__Instruction__
Reproduce every item below word for word, omitting the pictures.

__Data entries__

╭──

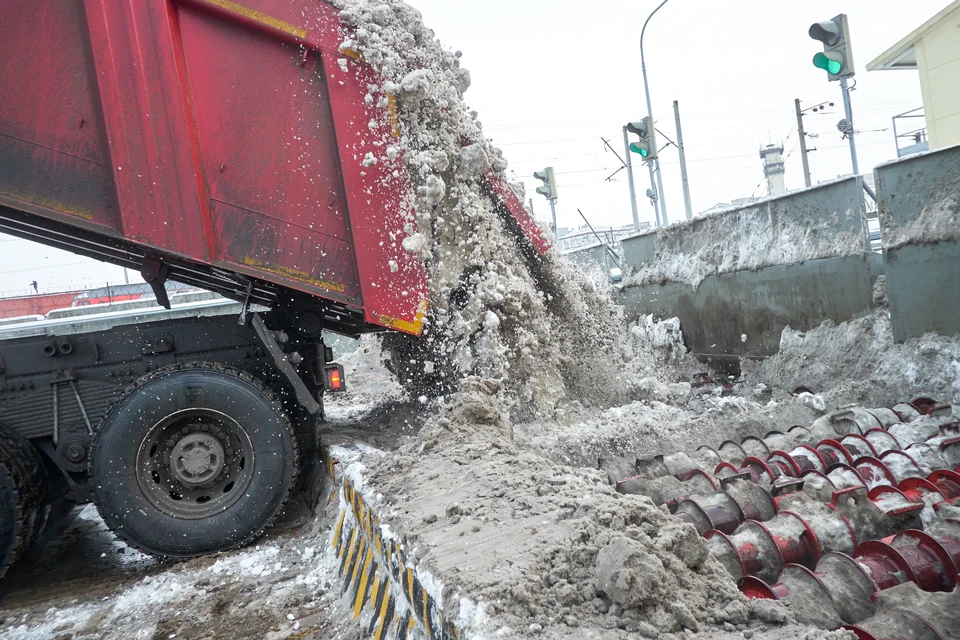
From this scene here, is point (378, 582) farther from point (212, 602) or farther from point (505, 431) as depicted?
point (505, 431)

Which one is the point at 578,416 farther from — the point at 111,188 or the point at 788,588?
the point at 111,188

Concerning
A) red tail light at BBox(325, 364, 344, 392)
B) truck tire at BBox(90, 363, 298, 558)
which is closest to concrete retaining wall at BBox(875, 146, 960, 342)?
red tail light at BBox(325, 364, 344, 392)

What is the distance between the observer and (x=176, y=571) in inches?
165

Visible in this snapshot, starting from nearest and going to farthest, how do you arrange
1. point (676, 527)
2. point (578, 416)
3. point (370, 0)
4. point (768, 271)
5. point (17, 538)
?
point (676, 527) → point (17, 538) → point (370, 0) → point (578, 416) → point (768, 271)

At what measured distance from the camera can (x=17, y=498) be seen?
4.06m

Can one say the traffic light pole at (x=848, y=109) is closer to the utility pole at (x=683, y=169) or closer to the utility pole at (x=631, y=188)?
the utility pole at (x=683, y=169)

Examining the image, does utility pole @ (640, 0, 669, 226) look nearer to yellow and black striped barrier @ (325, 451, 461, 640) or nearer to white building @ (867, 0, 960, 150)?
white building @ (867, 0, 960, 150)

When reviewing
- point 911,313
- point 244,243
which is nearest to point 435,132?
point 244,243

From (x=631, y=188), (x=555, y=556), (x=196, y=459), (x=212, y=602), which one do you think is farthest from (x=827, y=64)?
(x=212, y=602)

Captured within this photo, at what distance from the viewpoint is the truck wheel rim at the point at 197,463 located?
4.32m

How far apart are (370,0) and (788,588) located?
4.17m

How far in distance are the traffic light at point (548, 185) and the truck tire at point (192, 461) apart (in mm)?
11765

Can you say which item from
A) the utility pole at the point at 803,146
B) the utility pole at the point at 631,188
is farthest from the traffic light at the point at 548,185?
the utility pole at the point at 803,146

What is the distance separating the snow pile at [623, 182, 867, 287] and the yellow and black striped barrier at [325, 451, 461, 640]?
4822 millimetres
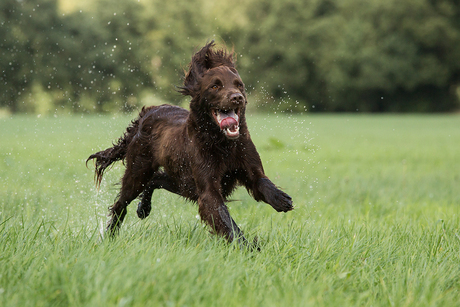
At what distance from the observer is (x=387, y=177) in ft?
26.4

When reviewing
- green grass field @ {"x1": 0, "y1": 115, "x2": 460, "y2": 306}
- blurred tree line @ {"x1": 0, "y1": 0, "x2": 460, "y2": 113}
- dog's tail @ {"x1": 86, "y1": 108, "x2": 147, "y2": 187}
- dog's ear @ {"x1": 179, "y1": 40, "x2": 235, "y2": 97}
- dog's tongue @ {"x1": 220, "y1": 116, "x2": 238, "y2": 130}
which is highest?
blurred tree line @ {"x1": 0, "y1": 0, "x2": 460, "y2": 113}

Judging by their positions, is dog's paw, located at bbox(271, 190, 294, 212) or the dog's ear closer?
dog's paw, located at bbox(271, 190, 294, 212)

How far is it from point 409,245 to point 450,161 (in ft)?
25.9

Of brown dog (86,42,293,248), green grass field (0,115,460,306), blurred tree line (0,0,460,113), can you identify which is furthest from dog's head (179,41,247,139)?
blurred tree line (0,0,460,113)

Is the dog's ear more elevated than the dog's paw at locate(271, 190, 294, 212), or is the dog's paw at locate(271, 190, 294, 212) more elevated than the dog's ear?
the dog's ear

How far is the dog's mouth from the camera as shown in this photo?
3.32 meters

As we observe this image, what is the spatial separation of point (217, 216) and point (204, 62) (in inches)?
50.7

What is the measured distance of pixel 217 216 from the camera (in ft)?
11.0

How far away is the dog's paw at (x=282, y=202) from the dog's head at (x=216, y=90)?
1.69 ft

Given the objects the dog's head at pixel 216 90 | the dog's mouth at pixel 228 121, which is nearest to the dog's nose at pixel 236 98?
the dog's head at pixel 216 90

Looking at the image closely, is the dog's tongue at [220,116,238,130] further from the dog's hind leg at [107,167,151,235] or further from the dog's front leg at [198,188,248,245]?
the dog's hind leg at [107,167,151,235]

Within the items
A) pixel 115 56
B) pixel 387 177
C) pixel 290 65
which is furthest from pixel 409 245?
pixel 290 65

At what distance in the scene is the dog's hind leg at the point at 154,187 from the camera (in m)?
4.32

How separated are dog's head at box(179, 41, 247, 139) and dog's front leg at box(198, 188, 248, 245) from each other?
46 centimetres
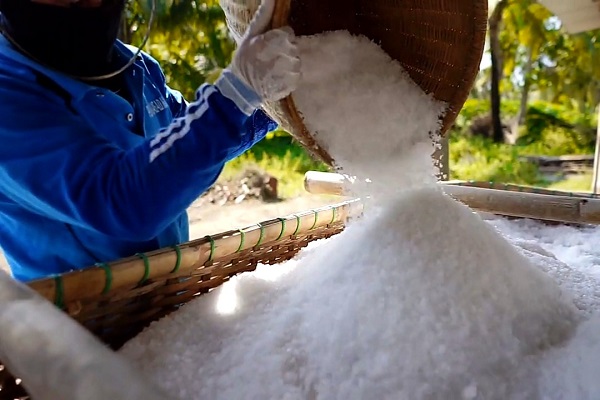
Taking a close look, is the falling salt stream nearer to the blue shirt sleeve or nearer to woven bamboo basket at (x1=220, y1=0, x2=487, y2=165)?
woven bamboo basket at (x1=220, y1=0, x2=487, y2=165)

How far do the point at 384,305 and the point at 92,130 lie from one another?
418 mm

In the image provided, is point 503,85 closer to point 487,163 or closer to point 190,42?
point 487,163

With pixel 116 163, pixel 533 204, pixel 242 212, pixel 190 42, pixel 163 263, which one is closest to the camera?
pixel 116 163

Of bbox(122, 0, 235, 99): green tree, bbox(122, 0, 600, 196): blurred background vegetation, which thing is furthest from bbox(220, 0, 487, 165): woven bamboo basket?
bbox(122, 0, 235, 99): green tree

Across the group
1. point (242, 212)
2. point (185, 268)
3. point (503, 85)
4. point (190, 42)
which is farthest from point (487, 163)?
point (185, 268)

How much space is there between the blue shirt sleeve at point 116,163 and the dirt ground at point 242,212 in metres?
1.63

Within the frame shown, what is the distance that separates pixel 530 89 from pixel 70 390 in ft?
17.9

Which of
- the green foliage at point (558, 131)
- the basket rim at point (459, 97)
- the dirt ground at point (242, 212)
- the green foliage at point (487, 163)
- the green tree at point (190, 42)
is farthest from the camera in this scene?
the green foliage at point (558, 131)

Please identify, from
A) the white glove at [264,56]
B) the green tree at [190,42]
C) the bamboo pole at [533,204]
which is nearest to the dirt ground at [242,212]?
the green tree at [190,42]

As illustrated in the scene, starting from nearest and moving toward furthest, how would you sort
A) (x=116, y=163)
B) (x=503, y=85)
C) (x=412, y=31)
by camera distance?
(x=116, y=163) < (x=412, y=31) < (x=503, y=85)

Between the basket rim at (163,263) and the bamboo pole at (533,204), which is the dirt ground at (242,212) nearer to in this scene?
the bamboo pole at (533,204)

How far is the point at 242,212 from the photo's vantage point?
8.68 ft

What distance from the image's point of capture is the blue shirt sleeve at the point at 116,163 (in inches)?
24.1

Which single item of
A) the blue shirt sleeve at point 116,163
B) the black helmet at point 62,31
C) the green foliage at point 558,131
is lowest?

╰──

__The completed task__
From this scene here, is point (378, 582) farther from point (212, 602) or farther from point (505, 431) as depicted?
point (505, 431)

Which one is the point at 578,416 farther from — the point at 111,188 or the point at 788,588?
the point at 111,188

Concerning
A) red tail light at BBox(325, 364, 344, 392)
B) truck tire at BBox(90, 363, 298, 558)
which is closest to concrete retaining wall at BBox(875, 146, 960, 342)?
red tail light at BBox(325, 364, 344, 392)

What is the distance between the observer and (x=176, y=571) in inches?
165

Visible in this snapshot, starting from nearest and going to farthest, how do you arrange
1. point (676, 527)
2. point (578, 416)
3. point (370, 0)
4. point (768, 271)
5. point (17, 538)
?
point (676, 527) → point (17, 538) → point (370, 0) → point (578, 416) → point (768, 271)

At what measured distance from the camera can (x=17, y=498) be seen?
4.06m

Can one say the traffic light pole at (x=848, y=109) is closer to the utility pole at (x=683, y=169) or closer to the utility pole at (x=631, y=188)?
the utility pole at (x=683, y=169)

Examining the image, does utility pole @ (640, 0, 669, 226) look nearer to yellow and black striped barrier @ (325, 451, 461, 640) or nearer to white building @ (867, 0, 960, 150)?
white building @ (867, 0, 960, 150)

When reviewing
- point 911,313
- point 244,243
which is nearest to point 435,132?
point 244,243

From (x=631, y=188), (x=555, y=556), (x=196, y=459), (x=212, y=602), which one do you think is farthest from (x=827, y=64)?
(x=212, y=602)

Captured within this photo, at what distance from the viewpoint is the truck wheel rim at the point at 197,463 located?
4.32m

How far apart are (370,0) and (788,588) located?
4.17m

How far in distance are the traffic light at point (548, 185) and the truck tire at point (192, 461) apart (in mm)?
11765

Can you say which item from
A) the utility pole at the point at 803,146
B) the utility pole at the point at 631,188
is farthest from the traffic light at the point at 548,185?
the utility pole at the point at 803,146

What is the distance separating the snow pile at [623, 182, 867, 287] and the yellow and black striped barrier at [325, 451, 461, 640]?
4822 millimetres
At what distance from the observer is (x=387, y=177) in ft?
26.4

When reviewing
- green grass field @ {"x1": 0, "y1": 115, "x2": 460, "y2": 306}
- blurred tree line @ {"x1": 0, "y1": 0, "x2": 460, "y2": 113}
- dog's tail @ {"x1": 86, "y1": 108, "x2": 147, "y2": 187}
- dog's ear @ {"x1": 179, "y1": 40, "x2": 235, "y2": 97}
- dog's tongue @ {"x1": 220, "y1": 116, "x2": 238, "y2": 130}
which is highest?
blurred tree line @ {"x1": 0, "y1": 0, "x2": 460, "y2": 113}

Judging by their positions, is dog's paw, located at bbox(271, 190, 294, 212) or the dog's ear closer?
dog's paw, located at bbox(271, 190, 294, 212)

How far is it from point 409,245 to point 450,161 (in ft)?
25.9

Of brown dog (86,42,293,248), green grass field (0,115,460,306), blurred tree line (0,0,460,113), can you identify which is furthest from dog's head (179,41,247,139)?
blurred tree line (0,0,460,113)

Is the dog's ear more elevated than the dog's paw at locate(271, 190, 294, 212), or is the dog's paw at locate(271, 190, 294, 212) more elevated than the dog's ear?
the dog's ear

How far is the dog's mouth from the camera as shown in this photo?
3.32 meters

As we observe this image, what is the spatial separation of point (217, 216) and point (204, 62) (in inches)?
50.7

What is the measured distance of pixel 217 216 from the camera (in ft)?
11.0

How far away is the dog's paw at (x=282, y=202) from the dog's head at (x=216, y=90)?
1.69 ft

Given the objects the dog's head at pixel 216 90 | the dog's mouth at pixel 228 121, which is nearest to the dog's nose at pixel 236 98?
the dog's head at pixel 216 90

Looking at the image closely, is the dog's tongue at [220,116,238,130] further from the dog's hind leg at [107,167,151,235] or further from the dog's front leg at [198,188,248,245]?
the dog's hind leg at [107,167,151,235]

Within the items
A) pixel 115 56
B) pixel 387 177
C) pixel 290 65
which is furthest from pixel 409 245?
pixel 290 65

At what distance in the scene is the dog's hind leg at the point at 154,187 from the camera (in m)?
4.32

How separated are dog's head at box(179, 41, 247, 139) and dog's front leg at box(198, 188, 248, 245) from each other?
46 centimetres
Taking a close look, is the falling salt stream nearer to the blue shirt sleeve or nearer to woven bamboo basket at (x1=220, y1=0, x2=487, y2=165)?
woven bamboo basket at (x1=220, y1=0, x2=487, y2=165)

How far do the point at 384,305 and the point at 92,130 lie from one another?
418 mm

In the image provided, is point 503,85 closer to point 487,163 or closer to point 190,42?
point 487,163

With pixel 116 163, pixel 533 204, pixel 242 212, pixel 190 42, pixel 163 263, which one is closest to the camera?
pixel 116 163

Of bbox(122, 0, 235, 99): green tree, bbox(122, 0, 600, 196): blurred background vegetation, which thing is furthest from bbox(220, 0, 487, 165): woven bamboo basket?
bbox(122, 0, 235, 99): green tree

Across the group
1. point (242, 212)
2. point (185, 268)
3. point (503, 85)
4. point (190, 42)
which is farthest from point (487, 163)?
point (185, 268)

How much space is there between the blue shirt sleeve at point 116,163 and the dirt ground at point 242,212 in metres?
1.63

Within the frame shown, what is the distance that separates pixel 530 89 from pixel 70 390 in ft?
17.9

Which of
- the green foliage at point (558, 131)
- the basket rim at point (459, 97)
- the dirt ground at point (242, 212)
- the green foliage at point (487, 163)
- the green tree at point (190, 42)
is farthest from the camera in this scene?
the green foliage at point (558, 131)

Please identify, from
A) the white glove at [264,56]
B) the green tree at [190,42]
C) the bamboo pole at [533,204]
which is nearest to the dirt ground at [242,212]?
the green tree at [190,42]

As illustrated in the scene, starting from nearest and moving toward furthest, how would you sort
A) (x=116, y=163)
B) (x=503, y=85)
C) (x=412, y=31)
by camera distance?
(x=116, y=163) < (x=412, y=31) < (x=503, y=85)

Between the basket rim at (163,263) and the bamboo pole at (533,204), which is the dirt ground at (242,212) nearer to in this scene?
the bamboo pole at (533,204)

How far is the point at 242,212 from the photo's vantage point?
8.68 ft

What distance from the image's point of capture is the blue shirt sleeve at the point at 116,163 (in inches)?
24.1

Which single item of
A) the blue shirt sleeve at point 116,163
B) the black helmet at point 62,31
C) the green foliage at point 558,131
is lowest?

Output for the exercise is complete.